▶ [TEXTE FOURNI]:
---

La Bataille de Solferino est donc un assez bon film qui a malheureusement le grand tort de vouloir durer une heure et demi, et les plus petits torts conjugués de se reposer sur son ingénieux dispositif d'une part, et de parfois mettre le doigt trop lourdement sur sa propre ambition d'autre part, notamment à la fin, quand, pour calmer l'assemblée après la dispute fracassante de l'ancien couple, le "médiateur" interprété par Arthur Harari met de la musique classique et, pour répondre aux remarques du personnage de Vincent Macaigne, qui se plaint des moments gais "un peu chiants" dans ce genre de morceaux, affirme qu'il apprécie au contraire l'alternance de moments tristes et de moments gais, dans un art qui se veut "totalisant".

---

(Entrées conservées d'une collection)
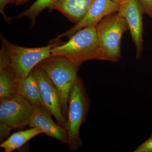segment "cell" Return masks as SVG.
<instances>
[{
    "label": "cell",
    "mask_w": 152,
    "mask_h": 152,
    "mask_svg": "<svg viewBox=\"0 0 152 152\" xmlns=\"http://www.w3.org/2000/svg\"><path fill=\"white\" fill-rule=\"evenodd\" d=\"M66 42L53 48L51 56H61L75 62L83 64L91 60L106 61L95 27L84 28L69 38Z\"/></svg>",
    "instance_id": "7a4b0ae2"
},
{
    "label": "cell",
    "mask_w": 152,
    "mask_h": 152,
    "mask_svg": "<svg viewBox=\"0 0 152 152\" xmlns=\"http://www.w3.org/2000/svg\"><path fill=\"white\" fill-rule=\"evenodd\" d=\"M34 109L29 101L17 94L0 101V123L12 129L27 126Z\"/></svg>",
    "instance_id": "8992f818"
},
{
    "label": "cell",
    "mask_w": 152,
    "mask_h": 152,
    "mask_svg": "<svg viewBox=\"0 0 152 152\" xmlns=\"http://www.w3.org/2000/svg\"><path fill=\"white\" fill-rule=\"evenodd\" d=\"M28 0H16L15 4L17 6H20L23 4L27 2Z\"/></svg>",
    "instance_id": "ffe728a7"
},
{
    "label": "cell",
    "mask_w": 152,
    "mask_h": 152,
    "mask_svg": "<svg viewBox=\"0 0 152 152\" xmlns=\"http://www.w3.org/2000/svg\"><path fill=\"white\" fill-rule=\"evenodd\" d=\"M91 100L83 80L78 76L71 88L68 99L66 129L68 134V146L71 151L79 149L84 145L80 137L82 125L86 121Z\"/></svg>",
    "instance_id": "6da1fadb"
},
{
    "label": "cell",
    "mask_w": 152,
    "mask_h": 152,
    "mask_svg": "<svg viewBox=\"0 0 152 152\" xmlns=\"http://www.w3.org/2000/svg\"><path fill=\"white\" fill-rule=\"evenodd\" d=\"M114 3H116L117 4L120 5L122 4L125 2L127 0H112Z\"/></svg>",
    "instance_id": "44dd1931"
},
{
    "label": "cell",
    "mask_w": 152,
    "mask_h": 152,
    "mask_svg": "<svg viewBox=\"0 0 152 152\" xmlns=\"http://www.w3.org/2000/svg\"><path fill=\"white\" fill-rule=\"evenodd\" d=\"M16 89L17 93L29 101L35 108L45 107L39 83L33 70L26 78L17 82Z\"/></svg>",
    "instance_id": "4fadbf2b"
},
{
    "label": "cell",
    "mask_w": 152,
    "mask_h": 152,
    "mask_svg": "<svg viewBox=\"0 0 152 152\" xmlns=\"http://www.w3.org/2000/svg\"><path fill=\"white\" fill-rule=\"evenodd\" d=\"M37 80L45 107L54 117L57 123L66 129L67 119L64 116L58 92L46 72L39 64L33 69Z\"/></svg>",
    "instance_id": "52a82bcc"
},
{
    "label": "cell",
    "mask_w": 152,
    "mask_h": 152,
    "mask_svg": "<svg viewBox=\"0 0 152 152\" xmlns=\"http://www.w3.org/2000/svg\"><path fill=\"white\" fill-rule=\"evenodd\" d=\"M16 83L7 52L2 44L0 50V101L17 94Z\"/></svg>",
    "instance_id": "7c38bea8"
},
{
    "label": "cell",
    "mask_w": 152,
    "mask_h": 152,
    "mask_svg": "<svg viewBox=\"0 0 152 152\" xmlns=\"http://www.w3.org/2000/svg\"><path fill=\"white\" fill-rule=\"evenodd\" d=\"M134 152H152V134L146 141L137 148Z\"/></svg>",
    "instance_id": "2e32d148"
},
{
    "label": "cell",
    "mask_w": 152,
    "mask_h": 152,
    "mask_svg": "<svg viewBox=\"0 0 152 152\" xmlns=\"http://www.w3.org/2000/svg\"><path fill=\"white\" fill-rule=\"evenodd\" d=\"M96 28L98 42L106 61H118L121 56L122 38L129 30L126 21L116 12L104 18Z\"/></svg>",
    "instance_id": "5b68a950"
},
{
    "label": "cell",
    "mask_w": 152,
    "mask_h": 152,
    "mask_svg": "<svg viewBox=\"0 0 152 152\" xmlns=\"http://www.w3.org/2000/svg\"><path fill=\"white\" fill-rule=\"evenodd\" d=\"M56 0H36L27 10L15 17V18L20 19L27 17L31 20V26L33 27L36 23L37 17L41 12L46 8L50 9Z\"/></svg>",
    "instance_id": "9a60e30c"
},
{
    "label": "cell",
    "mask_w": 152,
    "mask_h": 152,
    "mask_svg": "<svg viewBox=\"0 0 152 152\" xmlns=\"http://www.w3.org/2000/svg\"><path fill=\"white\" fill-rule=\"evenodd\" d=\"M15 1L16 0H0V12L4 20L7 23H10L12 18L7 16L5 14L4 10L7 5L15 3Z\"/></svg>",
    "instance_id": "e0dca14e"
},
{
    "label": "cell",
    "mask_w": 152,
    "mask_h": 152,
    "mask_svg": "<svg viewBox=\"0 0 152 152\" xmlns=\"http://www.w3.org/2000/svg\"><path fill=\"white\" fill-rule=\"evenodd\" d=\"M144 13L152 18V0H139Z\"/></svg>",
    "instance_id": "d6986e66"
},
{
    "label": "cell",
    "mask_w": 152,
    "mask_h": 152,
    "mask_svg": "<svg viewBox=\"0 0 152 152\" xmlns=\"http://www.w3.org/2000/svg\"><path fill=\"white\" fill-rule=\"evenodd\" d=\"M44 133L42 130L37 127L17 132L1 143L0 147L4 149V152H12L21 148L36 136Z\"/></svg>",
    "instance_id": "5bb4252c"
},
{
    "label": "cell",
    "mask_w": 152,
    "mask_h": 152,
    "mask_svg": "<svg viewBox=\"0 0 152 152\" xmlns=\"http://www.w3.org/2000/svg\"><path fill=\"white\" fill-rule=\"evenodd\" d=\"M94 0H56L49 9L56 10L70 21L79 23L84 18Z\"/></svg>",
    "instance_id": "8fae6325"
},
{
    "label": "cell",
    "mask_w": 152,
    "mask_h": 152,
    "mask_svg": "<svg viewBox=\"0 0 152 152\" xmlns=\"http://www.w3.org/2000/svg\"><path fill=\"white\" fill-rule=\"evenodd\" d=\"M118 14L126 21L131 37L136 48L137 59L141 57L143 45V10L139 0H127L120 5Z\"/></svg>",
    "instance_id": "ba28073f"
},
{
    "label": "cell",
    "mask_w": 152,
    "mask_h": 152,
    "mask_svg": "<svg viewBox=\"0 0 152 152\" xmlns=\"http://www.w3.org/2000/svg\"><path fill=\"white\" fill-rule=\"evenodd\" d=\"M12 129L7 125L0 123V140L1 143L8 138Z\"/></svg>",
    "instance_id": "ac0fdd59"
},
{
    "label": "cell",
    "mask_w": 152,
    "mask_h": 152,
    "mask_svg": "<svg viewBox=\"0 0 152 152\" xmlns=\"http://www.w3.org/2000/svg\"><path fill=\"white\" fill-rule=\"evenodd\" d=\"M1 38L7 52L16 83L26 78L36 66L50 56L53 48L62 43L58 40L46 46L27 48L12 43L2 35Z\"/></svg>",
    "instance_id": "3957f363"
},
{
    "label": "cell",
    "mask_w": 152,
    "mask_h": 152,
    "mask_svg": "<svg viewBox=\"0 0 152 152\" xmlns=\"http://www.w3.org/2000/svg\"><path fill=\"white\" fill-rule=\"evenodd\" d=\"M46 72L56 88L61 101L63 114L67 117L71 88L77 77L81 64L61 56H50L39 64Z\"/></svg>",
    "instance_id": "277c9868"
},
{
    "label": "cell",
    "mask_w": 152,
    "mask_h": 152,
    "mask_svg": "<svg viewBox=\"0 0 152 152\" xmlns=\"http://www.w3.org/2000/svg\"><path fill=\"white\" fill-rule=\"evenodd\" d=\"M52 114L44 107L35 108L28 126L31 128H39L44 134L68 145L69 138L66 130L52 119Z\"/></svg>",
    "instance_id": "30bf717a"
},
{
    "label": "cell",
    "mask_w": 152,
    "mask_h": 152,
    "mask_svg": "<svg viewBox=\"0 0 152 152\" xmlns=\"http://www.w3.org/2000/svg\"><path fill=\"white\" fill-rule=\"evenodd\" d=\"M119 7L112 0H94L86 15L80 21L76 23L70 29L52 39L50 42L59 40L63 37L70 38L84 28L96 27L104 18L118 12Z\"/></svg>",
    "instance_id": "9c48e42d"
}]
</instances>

---

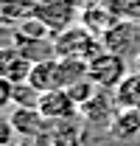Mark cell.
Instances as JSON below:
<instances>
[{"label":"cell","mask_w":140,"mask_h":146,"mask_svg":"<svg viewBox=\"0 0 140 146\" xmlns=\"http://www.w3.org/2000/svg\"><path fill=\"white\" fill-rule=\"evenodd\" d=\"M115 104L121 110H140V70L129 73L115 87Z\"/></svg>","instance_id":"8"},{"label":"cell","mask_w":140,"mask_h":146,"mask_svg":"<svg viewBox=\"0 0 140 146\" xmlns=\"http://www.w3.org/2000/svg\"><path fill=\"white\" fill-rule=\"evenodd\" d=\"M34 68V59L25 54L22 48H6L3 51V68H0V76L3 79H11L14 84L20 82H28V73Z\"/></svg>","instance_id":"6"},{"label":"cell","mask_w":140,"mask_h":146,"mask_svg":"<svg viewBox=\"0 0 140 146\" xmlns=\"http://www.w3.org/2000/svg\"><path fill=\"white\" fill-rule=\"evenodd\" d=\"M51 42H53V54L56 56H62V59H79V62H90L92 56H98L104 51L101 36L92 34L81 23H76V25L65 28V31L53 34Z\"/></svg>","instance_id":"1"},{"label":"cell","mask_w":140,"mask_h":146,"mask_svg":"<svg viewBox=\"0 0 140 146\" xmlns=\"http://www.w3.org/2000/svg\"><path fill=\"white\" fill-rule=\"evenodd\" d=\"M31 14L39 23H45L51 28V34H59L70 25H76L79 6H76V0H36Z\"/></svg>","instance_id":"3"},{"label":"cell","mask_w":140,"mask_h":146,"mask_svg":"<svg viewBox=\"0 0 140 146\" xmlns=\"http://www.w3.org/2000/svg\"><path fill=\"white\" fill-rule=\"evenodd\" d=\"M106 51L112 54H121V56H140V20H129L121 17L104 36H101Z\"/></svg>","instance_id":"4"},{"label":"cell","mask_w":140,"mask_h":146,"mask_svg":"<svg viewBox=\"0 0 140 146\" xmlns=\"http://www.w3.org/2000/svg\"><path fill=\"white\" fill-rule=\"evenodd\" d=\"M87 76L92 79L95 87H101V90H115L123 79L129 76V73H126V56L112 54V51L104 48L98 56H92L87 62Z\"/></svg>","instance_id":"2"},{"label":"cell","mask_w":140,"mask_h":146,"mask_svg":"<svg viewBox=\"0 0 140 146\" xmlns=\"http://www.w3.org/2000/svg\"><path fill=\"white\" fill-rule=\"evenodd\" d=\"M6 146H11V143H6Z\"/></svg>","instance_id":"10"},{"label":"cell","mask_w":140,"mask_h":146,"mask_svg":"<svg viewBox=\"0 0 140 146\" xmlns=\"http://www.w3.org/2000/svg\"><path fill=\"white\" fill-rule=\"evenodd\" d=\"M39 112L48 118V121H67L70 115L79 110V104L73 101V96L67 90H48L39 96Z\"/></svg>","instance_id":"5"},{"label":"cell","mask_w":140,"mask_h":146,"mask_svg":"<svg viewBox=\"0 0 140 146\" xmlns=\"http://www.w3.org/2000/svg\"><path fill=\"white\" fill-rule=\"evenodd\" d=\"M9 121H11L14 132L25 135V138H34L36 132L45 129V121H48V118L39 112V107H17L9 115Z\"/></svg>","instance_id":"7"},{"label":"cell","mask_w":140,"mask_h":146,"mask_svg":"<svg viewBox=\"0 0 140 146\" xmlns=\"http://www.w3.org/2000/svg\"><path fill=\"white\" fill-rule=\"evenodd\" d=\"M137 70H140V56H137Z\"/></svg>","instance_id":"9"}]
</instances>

---

▶ [LES CONSIGNES]:
1. Répondez à ces questions sur la critique de La Bataille de Solferino.
(a) Comment la critique qualifie-t-elle le film dans son ensemble ?
(b) Quel acteur interprète le « médiateur » ?
(c) Quel genre de musique le « médiateur » met-il pour calmer l'assemblée ?
2. Poursuivez la critique de La Bataille de Solferino après sa dernière phrase.

▶ [RÉPONSES PAR CONSIGNE]:
1.
(a) C'est un assez bon film.
(b) Arthur Harari.
(c) De la musique classique.

2.
Devant ce film, on se dit qu'Antonin Peretjatko (même si La Fille du 14 juillet est plus diversifié et passe plus facilement - en un mot, est meilleur) et surtout Justine Triet donc, auraient peut-être dû suivre la voie de l'éclaireur Guillaume Brac et adopter le modèle d'Un Monde sans femmes : un court métrage d'une dizaine de minutes suivi d'un moyen métrage d'environ trois quarts d'heures. Il semblerait que Peretjatko et Triet aient tous deux commencé par réaliser des courts métrages tout à fait dans le ton de leur premier long, ce qui aurait permis de les enchaîner de la même façon que Brac, d'articuler et de mettre en lumière leurs premiers essais tout en allégeant leurs premiers films de cinéma et en les débarrassant de leurs relatives faiblesses ou longueurs. Nous aurions ainsi assisté à la naissance d'une véritable nouvelle nouvelle vague, revendiquée dans le ton et dans la forme, unifiée par les dispositifs, les sujets et les acteurs, dont les films auraient tous été d'une belle tenue dans leurs styles respectifs, et qui aurait fait bien plus grand bruit encore.
A Touch of Sin de Jia Zhang-ke (11 décembre 2013)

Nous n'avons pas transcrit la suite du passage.